Uses GenForm to generate chemical formula candidates.

generateFormulasGenForm(fGroups, ...)

# S4 method for class 'featureGroups'
generateFormulasGenForm(
  fGroups,
  MSPeakLists,
  relMzDev = 5,
  adduct = NULL,
  elements = "CHNOP",
  hetero = TRUE,
  oc = FALSE,
  thrMS = NULL,
  thrMSMS = NULL,
  thrComb = NULL,
  maxCandidates = Inf,
  extraOpts = NULL,
  calculateFeatures = TRUE,
  featThreshold = 0,
  featThresholdAnn = 0.75,
  absAlignMzDev = 0.002,
  MSMode = "both",
  isolatePrec = TRUE,
  timeout = 120,
  topMost = 50,
  batchSize = 8
)

# S4 method for class 'featureGroupsSet'
generateFormulasGenForm(
  fGroups,
  MSPeakLists,
  relMzDev = 5,
  adduct = NULL,
  ...,
  setThreshold = 0,
  setThresholdAnn = 0,
  setAvgSpecificScores = FALSE
)

Arguments

fGroups

featureGroups object for which formulae should be generated. This should be the same or a subset of the object that was used to create the specified MSPeakLists. In the case of a subset only the remaining feature groups in the subset are considered.

...

Further arguments passed to the non-sets workflow method.

MSPeakLists

An MSPeakLists object that was generated for the supplied fGroups.

relMzDev

Maximum relative deviation between the measured and candidate formula m/z values (in ppm). Sets the ppm command line option.

adduct

An adduct object (or something that can be converted to it with as.adduct). Examples: "[M-H]-", "[M+Na]+". If the featureGroups object has adduct annotations then these are used if adducts=NULL.

The adduct argument is not supported for sets workflows, since the adduct annotations will then always be used.

elements

Elements to be considered for formulae calculation. This will heavily affects the number of candidates! Always try to work with a minimal set by excluding elements you don't expect. Sets the el command line option.

hetero

Only consider formulae with at least one hetero atom. Sets the het commandline option.

oc

Only consider organic formulae (i.e. with at least one carbon atom). Sets the oc commandline option.

- **REQUIREMENT**
Continue the GenForm formula-generation documentation above, picking up right after its final sentence.

- **EXTRACTED ENTRIES**
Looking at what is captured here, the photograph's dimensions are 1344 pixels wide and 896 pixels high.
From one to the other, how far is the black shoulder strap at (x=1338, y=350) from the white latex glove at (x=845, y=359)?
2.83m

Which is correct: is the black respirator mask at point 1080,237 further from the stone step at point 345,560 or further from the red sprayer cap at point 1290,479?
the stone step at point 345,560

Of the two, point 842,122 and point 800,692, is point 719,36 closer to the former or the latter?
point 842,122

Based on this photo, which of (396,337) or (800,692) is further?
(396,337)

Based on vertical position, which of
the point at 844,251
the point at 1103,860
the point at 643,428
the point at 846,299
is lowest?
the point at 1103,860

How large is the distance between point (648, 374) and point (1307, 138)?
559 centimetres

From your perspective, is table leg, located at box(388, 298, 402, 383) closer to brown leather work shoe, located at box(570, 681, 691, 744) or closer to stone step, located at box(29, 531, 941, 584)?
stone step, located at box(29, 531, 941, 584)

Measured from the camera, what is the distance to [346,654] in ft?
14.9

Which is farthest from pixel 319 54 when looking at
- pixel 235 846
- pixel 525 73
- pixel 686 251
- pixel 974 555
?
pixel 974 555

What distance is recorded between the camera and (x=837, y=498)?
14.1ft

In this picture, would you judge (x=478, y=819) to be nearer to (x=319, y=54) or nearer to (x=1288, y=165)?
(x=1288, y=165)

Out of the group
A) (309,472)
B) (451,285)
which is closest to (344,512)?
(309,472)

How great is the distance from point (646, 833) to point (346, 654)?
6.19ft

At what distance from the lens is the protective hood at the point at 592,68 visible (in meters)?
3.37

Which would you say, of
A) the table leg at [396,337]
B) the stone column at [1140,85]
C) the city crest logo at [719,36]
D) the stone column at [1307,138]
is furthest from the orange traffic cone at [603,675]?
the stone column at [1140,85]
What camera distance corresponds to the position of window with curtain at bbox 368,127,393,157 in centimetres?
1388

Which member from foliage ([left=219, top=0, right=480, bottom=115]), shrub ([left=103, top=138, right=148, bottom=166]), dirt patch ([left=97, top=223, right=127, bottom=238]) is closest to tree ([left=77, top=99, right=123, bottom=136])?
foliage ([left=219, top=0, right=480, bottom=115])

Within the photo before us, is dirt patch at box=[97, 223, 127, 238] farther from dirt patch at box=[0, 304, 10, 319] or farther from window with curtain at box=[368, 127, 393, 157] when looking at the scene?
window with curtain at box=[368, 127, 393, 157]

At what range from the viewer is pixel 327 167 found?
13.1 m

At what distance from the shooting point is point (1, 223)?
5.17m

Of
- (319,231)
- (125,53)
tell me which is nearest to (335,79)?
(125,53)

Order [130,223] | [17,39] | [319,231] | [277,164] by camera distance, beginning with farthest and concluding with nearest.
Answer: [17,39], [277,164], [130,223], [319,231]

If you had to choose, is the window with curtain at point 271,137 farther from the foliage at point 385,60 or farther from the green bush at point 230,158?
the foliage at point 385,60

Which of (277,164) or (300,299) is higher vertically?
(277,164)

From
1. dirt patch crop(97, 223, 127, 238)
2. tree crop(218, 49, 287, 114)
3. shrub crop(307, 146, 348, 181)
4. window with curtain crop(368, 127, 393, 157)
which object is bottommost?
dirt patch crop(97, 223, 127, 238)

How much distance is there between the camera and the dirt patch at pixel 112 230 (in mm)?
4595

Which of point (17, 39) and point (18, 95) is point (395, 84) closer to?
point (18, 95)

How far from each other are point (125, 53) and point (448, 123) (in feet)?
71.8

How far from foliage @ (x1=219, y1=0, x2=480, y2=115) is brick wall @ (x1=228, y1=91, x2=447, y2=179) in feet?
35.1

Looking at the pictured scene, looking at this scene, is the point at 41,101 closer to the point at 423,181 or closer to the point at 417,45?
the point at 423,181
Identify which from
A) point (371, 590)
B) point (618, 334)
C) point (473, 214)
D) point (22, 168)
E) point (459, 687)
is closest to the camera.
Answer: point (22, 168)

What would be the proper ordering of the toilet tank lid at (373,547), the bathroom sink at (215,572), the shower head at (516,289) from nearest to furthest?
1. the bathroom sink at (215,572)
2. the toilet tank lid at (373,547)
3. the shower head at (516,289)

- **TASK RESPONSE**
thrMS, thrMSMS, thrComb

Sets the thresholds for the GenForm MS score (isoScore), MS/MS score (MSMSScore) and combined score (combMatch). Sets the thms/thmsms/thcomb command line options, respectively. Set to NULL for no threshold.

maxCandidates

If this number of candidates are found then GenForm aborts any further formula calculations. The number of candidates is determined after any formula filters, hence, the properties and 'quality' of the candidates is influenced by options such as oc and thrMS arguments. Note that this is different than topMost, which selects the candidates after GenForm finished. Sets the max command line option. Set to 0 or Inf for no maximum.

extraOpts

An optional character vector with any other command line options that will be passed to GenForm. See the GenForm options section for all available command line options.

calculateFeatures

If TRUE fomulae are first calculated for all features prior to feature group assignment (see Candidate assignment in generateFormulas).

featThreshold

If calculateFeatures=TRUE: minimum presence (0-1) of a formula in all features before it is considered as a candidate for a feature group. For instance, featThreshold=0.75 dictates that a formula should be present in at least 75% of the features inside a feature group.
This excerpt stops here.